Ironi Nahariya guard Michael Umeh scored 16 points in last night’s 76-70 win over Maccabi Tel Aviv and Devin Smith (left) in BSL action.
(photo credit: ERAN LUF)
Ironi Nahariya's European campaign is in danger of ending prematurely after the Shin Bet (The Israel Security Agency) notified the club on Tuesday that it refuses to approve the team's trip to Gaziantep, Turkey for next week's Europe Cup round of 16 second leg.
Nahariya won the first leg in Israel by 21 points last week (96-75), but that victory could end up proving to be meaningless as a failure to show up for the return leg next Wednesday would send Gaziantep through to the next round by default.
Gaziantep is located around 50 kilometers from the border with Syria and the area has suffered repeatedly from both Kurdish and Islamic extremist insurgents over the past year, The Shin Bet is responsible for the safety of all Israeli teams while competing abroad and believes Nahariya could become a target in Gaziantep.
Nahariya appealed to FIBA Europe to move the game to another location, but European basketball's governing body refused to do so. Minister of Culture and Sport Miri Regev has been part of the efforts to try and relocate the game, but believes that the Shin Bet can find a solution which would allow Nahariya to play the second leg even if it takes place in Gaziantep.
"Due to the far reaching consequences of Ironi Nahariya not showing up for the game should the request to change the host venue be rejected, the Ministry of Sport asks those responsible for security to consider different options," read a Ministry of Culture and Sport statement.

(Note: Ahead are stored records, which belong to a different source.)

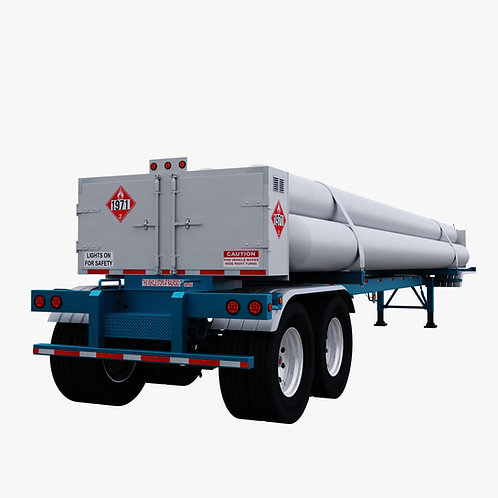 CMW 7 Tube Trailer Blue
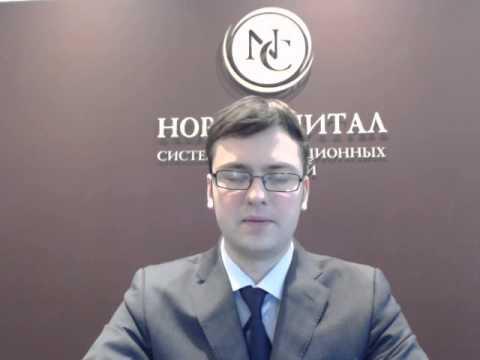 Сергей Алин в программе «Вести: Экономика» 22.01.2013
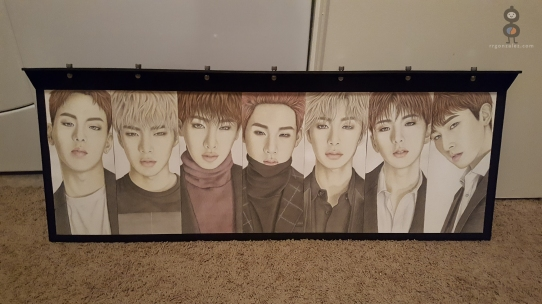 MONSTA X PORTRAITS - Install Lights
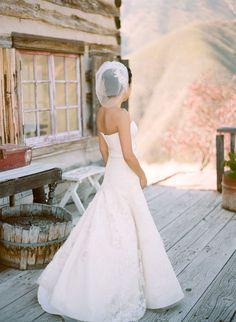 blusher veil with side headband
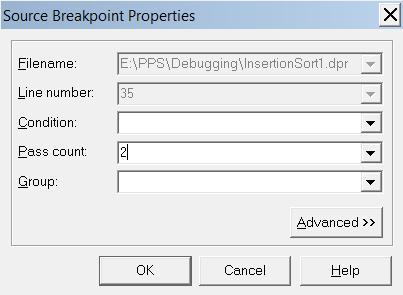 Setting breakpoint properties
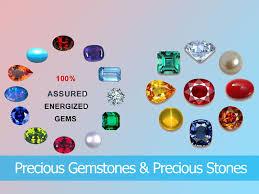 light blue gemstone name what are precious gemstones precious stones jaipur gems n jewel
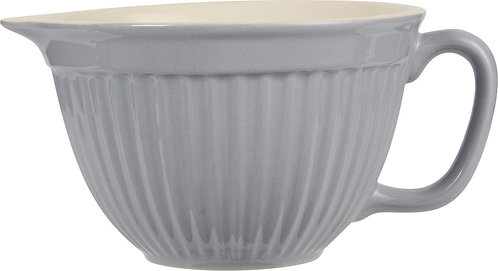 Rührschüssel Mynte French Grey Ib Laursen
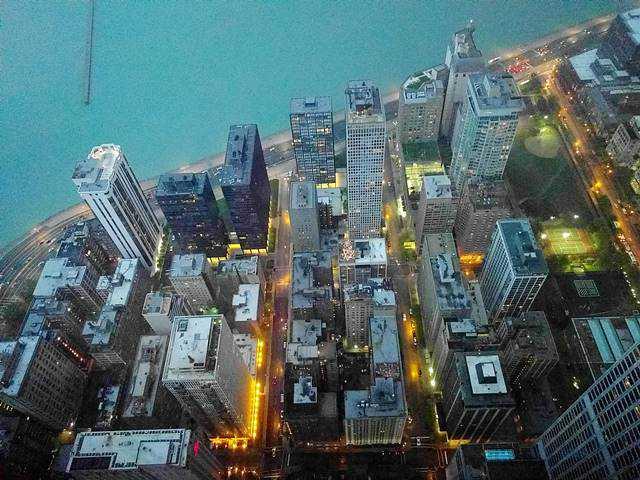 360 Chicago (6)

The Israel Basketball Association said that FIBA's security adviser Boris Kowing is constantly in touch with Turkish officials and that teams playing in Gaziantep receive increased security during their entire stay.
"The IBA understands Ironi Nahariya's concerns, but it agrees with the Ministry of Culture and Sport that an Israeli team must travel to any game in Europe, when it is clear to everyone that not showing up for a game could have far-reaching ramifications for Israeli basketball and Israeli sport as a whole," read an IBA statement.